**TASK REQUIREMENTS**.
• A. According to the passage about the family's road trip, what does the picture on the chocolate wrapper make the boy think of? List every item.
• B. Reproduce the passage about the family's road trip between "Tamworth. Goonoo Goonoo, which" and "are quickly gone.", inclusive.

**TEXT EXCERPT**.

■ ■ ■ ■ ■ ■ ■

They drive in, park, rent a chalet for the night. It’s small and cramped and the boy claims the top bunk, mere inches from the wooden ceiling. He goes with his father to the camp shop for food, basic food to feed the family; potatoes and baked beans and cooking oil. But there is no oil. The boy’s father speaks to the man behind the counter and another man enters from the back room, a big man in glasses and a woolly jumper and a big grey beard with his hands in the pockets of his trousers jiggling the change in them and doing a funny little dance to the song on the radio. He stops and stares at the boy’s
father and nods at him and says in a strong Yorkshire accent:

–Lancashire.

–Well, no, the dad says. –Merseyside. Same area, kind of.

They talk. There is a chocolate bar on display. On the wrapper is a picture of green fields in mist and grazing brown horses and it makes the boy think of cottages and log fires and dairies and farms and cosiness in the country. He wants the chocolate.

There is no oil so the boy’s father buys a few tubs of margarine and they return to the chalet and the boy climbs up onto his bunk to be out of the way while his mother cooks. The smell of the melted margarine surprises him with its sweetness. Shortly after they’ve eaten they all go to bed and the boy imagines he’s in a war as he falls asleep, a hero, protecting his family from armies of baddies and he wakes with a start to see wood so close to his face and they have breakfast and get back into the car and drive again into Uralla where they stop, briefly, to look at Thunderbolt’s grave, which is when the boy becomes a bushranger on a strong and faithful horse which can leap across valleys and off mountains. It’s not so much the chocolate the boy wants as the wrapper.

Tamworth. Goonoo Goonoo, which sets the children off singing ‘I’m a gnu, how do you do?’ Scone and Aberdeen, Scotland in Oz. A long day’s drive across the Great Dividing Range whose landscape both exhilarates and scares the boy, and the sky turns dark and they enter the tiny scattered hamlet of Colo and find a caravan which the boy’s mother says is ‘grotty’ but they stay there anyway and in the morning they leave the caravan and take a walk down to the river and now in daylight they can see where they are and the river gives up its mist like grey wraiths twisting slowly across the water and
climbing the walls of the canyon, delicate tendrils that wave and ripple and are quickly gone.

■ ■ ■ ■ ■ ■ ■

**DATA SECTION**.
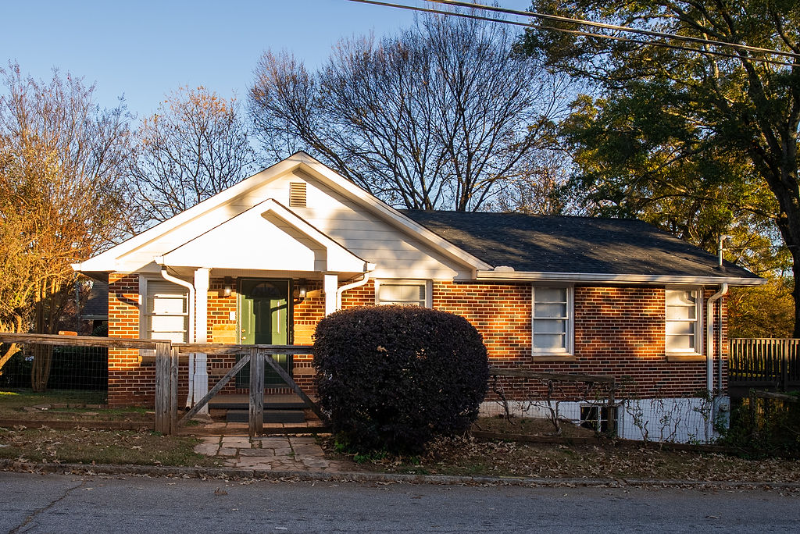 Atlanta House: 2063 Delano Dr.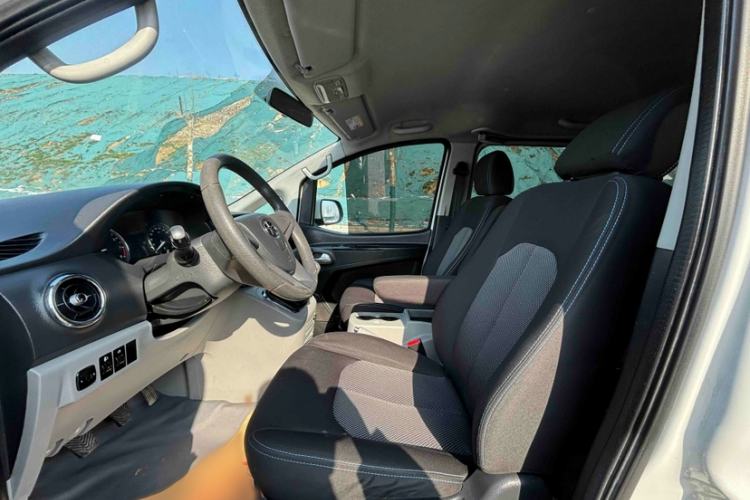 Used JAC Refine M3 2016 IKEA Edition 1.6L Luxury Smart Model Interior 2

■ ■ ■ ■ ■ ■ ■

**TASK-BY-TASK OUTPUTS**.
• A.
- cottages
- log fires
- dairies
- farms
- cosiness in the country

• B.
Tamworth. Goonoo Goonoo, which sets the children off singing ‘I’m a gnu, how do you do?’ Scone and Aberdeen, Scotland in Oz. A long day’s drive across the Great Dividing Range whose landscape both exhilarates and scares the boy, and the sky turns dark and they enter the tiny scattered hamlet of Colo and find a caravan which the boy’s mother says is ‘grotty’ but they stay there anyway and in the morning they leave the caravan and take a walk down to the river and now in daylight they can see where they are and the river gives up its mist like grey wraiths twisting slowly across the water and
climbing the walls of the canyon, delicate tendrils that wave and ripple and are quickly gone.